--- Requisitos ---
- a) Reproduza fielmente as linhas dos registros situadas entre a que contém "How far back from the viewer is pixel 109 56?" e a que contém "4.87 meters", ambas incluídas.
- b) Retome o texto sobre a mostra Panorama do Volume no MASC e dê-lhe continuidade a partir do ponto em que termina.

--- Trecho selecionado ---
<<<<

Inteligente, polemico, criativo, competente e sem medo de expressar sua opinião, logo passou a fazer parte do movimento de renovação que acontecia de forma irreversível tendo sido um dos seus principais incentivadores. O “PANORAMA DO VOLUME” que o MASC apresentou ao público em 1990 nasceu de conversas entre eu ele e Doraci Girrulat onde colocávamos sempre a necessidade de propor novos desafios aos nossos artistas. Não queríamos que a exposição programada fosse apenas mais uma mostra de escultura como estava planejado, queríamos tratar a questão da obra com limites borrados, nem escultura nem pintura: objeto. Harry argumentava que para ele tudo era objeto, depois de muita conversa chegou-se a um consenso e o nome Panorama do Volume foi proposto e aceito.


“Sagração da Primavera” – detalhe da instalação de Doraci Girulat, apresentada no MASC nos anos 90 e recentemente incluída na mostra de arte contemporânea catarinense no mesmo Museu.


A mostra foi um divisor de aguas e consolidou todo o esforço que vinha sendo desenvolvido no sentido de buscar uma linguagem menos defasada em relação ao que vinha se fazendo no resto do país.

>>>>

--- Trechos dos registros ---
<<<<

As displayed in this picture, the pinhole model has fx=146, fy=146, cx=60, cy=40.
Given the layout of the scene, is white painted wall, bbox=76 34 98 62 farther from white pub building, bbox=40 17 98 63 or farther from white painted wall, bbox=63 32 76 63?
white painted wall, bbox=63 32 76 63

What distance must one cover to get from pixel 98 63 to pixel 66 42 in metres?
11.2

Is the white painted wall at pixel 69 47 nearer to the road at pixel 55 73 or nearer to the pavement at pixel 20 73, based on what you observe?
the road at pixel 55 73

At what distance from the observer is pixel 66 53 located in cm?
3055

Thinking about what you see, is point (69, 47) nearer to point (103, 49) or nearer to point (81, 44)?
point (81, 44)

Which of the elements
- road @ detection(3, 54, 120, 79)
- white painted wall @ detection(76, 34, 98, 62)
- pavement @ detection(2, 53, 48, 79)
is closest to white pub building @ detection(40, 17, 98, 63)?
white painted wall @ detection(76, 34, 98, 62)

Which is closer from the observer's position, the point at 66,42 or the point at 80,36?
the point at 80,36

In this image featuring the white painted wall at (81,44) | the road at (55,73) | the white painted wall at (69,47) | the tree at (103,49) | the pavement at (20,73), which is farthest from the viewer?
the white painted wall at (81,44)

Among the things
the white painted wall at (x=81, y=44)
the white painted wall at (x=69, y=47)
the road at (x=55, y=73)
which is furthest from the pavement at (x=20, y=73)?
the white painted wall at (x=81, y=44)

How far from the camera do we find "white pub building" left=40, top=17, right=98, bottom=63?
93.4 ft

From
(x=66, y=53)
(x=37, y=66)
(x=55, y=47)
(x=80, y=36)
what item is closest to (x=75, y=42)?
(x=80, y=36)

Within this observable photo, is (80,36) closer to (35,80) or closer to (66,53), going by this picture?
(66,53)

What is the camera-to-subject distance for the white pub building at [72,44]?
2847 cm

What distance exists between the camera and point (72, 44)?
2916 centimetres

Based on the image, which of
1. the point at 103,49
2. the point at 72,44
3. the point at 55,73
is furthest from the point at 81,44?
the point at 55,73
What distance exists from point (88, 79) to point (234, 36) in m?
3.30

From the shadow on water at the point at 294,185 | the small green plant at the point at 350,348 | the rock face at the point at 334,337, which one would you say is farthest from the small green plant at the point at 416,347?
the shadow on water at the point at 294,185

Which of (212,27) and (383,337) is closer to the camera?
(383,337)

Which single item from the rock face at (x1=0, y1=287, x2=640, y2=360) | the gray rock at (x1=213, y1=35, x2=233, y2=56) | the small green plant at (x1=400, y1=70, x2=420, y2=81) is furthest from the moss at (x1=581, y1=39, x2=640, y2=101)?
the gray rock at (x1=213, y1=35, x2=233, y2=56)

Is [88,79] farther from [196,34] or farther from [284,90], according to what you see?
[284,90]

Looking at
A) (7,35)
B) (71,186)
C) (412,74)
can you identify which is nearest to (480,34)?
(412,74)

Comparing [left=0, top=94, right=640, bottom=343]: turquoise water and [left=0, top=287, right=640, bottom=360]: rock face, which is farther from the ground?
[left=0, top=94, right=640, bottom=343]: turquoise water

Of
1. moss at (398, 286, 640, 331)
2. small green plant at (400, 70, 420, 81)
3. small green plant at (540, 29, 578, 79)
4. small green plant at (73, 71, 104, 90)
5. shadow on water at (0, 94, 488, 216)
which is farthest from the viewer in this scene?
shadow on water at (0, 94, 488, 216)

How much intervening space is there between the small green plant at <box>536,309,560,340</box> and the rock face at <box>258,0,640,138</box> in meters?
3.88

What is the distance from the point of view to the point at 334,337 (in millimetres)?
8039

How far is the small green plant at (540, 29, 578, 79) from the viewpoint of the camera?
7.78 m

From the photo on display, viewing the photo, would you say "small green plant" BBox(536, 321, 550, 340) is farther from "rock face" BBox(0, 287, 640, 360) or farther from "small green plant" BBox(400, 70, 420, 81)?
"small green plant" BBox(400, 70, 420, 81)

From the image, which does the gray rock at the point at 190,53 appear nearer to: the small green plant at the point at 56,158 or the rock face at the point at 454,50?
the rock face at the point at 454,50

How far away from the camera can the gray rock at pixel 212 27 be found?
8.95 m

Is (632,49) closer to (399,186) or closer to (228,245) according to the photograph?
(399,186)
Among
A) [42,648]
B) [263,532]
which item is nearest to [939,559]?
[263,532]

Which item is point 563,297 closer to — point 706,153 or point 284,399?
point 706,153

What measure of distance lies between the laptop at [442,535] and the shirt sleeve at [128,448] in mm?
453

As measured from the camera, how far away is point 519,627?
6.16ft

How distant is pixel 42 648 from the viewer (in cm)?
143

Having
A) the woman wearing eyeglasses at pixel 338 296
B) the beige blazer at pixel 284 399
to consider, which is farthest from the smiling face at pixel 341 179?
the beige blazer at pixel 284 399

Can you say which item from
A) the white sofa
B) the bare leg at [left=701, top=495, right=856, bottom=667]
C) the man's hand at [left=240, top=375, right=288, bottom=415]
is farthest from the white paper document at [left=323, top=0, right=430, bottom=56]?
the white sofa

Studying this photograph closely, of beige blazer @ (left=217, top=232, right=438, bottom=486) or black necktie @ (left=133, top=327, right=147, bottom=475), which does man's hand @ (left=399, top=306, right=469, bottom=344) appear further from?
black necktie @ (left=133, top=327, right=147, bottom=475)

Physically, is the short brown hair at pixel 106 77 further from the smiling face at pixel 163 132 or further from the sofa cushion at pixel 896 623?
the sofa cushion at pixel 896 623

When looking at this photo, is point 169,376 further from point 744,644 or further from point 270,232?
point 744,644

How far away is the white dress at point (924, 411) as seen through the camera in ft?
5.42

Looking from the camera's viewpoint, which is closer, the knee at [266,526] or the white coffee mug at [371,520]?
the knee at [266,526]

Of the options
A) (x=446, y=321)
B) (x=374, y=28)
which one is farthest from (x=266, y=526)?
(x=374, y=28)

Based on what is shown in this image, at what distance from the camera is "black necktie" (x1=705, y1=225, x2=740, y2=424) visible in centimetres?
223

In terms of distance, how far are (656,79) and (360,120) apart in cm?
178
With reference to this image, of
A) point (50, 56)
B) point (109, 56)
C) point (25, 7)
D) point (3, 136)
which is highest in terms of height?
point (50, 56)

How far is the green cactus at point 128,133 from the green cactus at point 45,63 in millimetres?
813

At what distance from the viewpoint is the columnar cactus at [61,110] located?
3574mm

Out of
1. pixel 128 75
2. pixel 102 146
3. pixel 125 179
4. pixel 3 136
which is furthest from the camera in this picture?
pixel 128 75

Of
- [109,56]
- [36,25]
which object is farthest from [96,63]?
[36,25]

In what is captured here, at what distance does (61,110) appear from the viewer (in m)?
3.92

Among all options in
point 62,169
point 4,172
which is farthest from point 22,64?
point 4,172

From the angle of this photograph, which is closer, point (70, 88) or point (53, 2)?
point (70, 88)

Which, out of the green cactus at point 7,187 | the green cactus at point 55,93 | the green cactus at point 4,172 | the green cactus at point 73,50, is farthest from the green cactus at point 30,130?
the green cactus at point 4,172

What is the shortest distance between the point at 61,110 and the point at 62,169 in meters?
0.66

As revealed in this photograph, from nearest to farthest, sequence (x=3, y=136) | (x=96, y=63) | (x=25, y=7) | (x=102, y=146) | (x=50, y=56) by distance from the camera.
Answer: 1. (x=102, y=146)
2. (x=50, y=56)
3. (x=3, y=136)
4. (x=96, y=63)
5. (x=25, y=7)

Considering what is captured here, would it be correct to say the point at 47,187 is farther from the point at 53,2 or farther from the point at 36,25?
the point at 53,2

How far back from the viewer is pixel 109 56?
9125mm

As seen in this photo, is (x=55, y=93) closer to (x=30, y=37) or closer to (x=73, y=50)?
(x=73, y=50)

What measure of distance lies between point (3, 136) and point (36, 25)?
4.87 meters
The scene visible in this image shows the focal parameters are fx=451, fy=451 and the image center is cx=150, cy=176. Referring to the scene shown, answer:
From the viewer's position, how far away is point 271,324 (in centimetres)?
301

>>>>

--- Respostas por tarefa ---
- a)
How far back from the viewer is pixel 109 56?
9125mm

As seen in this photo, is (x=55, y=93) closer to (x=30, y=37) or closer to (x=73, y=50)?
(x=73, y=50)

What measure of distance lies between point (3, 136) and point (36, 25)?
4.87 meters

- b)
Segundo a critica paranaense Adalice Araujo que veio visitar a exposição do MASC, a arte catarinense tinha atingido um nível que a colocava em pé de igualdade com o que de melhor estava sendo apresentado nas grandes mostras internacionais. Transcrevemos a seguir trechos do texto publicado na Gazeta do Povo de Curitiba na coluna de Artes Visuais de Adalice do dia 6 de janeiro de 1991.


No Museu de Arte de Santa Catarina o “Panorama Catarinense do Volume 90”
O critico de arte Harry Laus, diretor do museu de arte de Santa Catarina é o idealizador e curador do “Panorama Catarinense do Volume 90”. O projeto, dos mais arrojados, reúne 37 entre os mais representativos artistas da arte catarinense contemporânea.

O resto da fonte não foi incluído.